Article
Watts S, Smith JE, Gwyther R, Kirkman E. Closed chest compressions reduce survival in an animal model of haemorrhage-induced traumatic cardiac arrest. Resuscitation. May 2019. doi:10.1016/j.resuscitation.2019.04.048
OBJECTIVE
To examine the effect of closed chest compressions on cardiac arrest due to hemorrhagic shock versus whole blood resuscitation.
Background
There have been remarkable advancements in trauma resuscitation in the past few decades. From the introduction of the massive transfusion protocol to REBOA we have been making tremendous strides. However, unfortunately, many times we treat a traumatic arrest similar to a medical arrest. This includes performing chest compressions. From a theoretical and pathophysiological perspective, this doesn’t make sense. Performing compressions to circulate the blood doesn’t matter if there is no blood to circulate. In a traumatic arrest then we need to focus on reversible causes that we can fix, e.g. hemorrhage, hypoxia, and obstructive physiology.
Design
Study Design: Thirty-nine pigs were endotracheally intubated and sedated. After which the pigs received three shots to the thigh from a captive bolt and underwent a controlled hemorrhage (30% of their blood volume). They were kept at a MAP of 45mmHg for 60 minutes. The hemorrhage was collected and preserved for later autotransfusion. The pigs were then further bleed to achieve a MAP of 20mmHg. The decision to initiate resuscitation was performed by a blinded researcher or at the five-minute mark.
Intervention: The animals underwent three cycles of resuscitation. They were randomized into five groups: Group 1 closed chest compressions only, group 2 whole blood, group 3 saline, group 4 whole blood plus compressions, group 5 saline plus compressions. Fluid was given at 10ml/kg and compressions were performed by a LUCAS device. Calcium chloride was administered to keep arterial ionized calcium >1mM. The animals in groups 1,4 and 5 continued with compressions after the third cycle if the MAP <20mmHg. If the MAP >20mmHg then the animals were observed for 15 minutes.

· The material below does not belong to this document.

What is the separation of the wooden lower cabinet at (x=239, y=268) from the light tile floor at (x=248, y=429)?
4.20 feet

Primary Outcome: Return of Spontaneous Circulation defined as a MAP >50mmHg.
Secondary Outcome:
- Differences in survival and attainment and maintenance of ROSC during the Resuscitation and Post-Resuscitation Phases
- Comparison of the different groups cardiovascular and physiological parameters.
Results
- Primary Outcome: Significant increase in ROSC when whole blood was provided. No significant difference between Group 2 WB only, and Group 4 WB +compressions.
- Secondary Outcomes: Significant improvement in cardiovascular and physiological parameters when whole blood was given over just compressions or saline/saline plus compressions.
Strengths
- Multiple intervention groups.
- Extensively examined a wide range of parameters.
Limitations
- Porcine study.
- Only 39 pigs in the study.
- The endpoint was ROSC as opposed to long-term neurological recovery
- The pigs were not brought to asystole.
- Used whole blood, not component therapy.
Conclusions
This study demonstrated that fluid resuscitation with whole blood is significantly better than resuscitation with compressions alone or with normal saline. It further showed that there was no difference between whole blood only resuscitation versus compressions plus whole blood resuscitation.
ED Take Away Points
Traumatic arrests are some of the most challenging cases that EM providers experience. They require multiple procedures and interventions that have to occur almost immediately and simultaneously. This study provides further supports that hemorrhagic shock must be treated by the rapid infusion of blood, which for most of us occurs in the form of a massive transfusion protocol and a rapid infuser. Compressions should not get in the way of critical procedures that can reverse the cause of a traumatic arrest e.g. cordis placement, IO, bilateral thorocostomies or a thoracotomy for obstructive physiology. Compressions do not work if there is no blood to pump or if the blood is being obstructed. Thus, the focus should be on the rapid reversal of causes of traumatic arrest. Compressions should be performed if they do not interfere with these critical procedures or if there is a concern that a medical cause preceded the arrest (eg, a massive MI causing a car accident).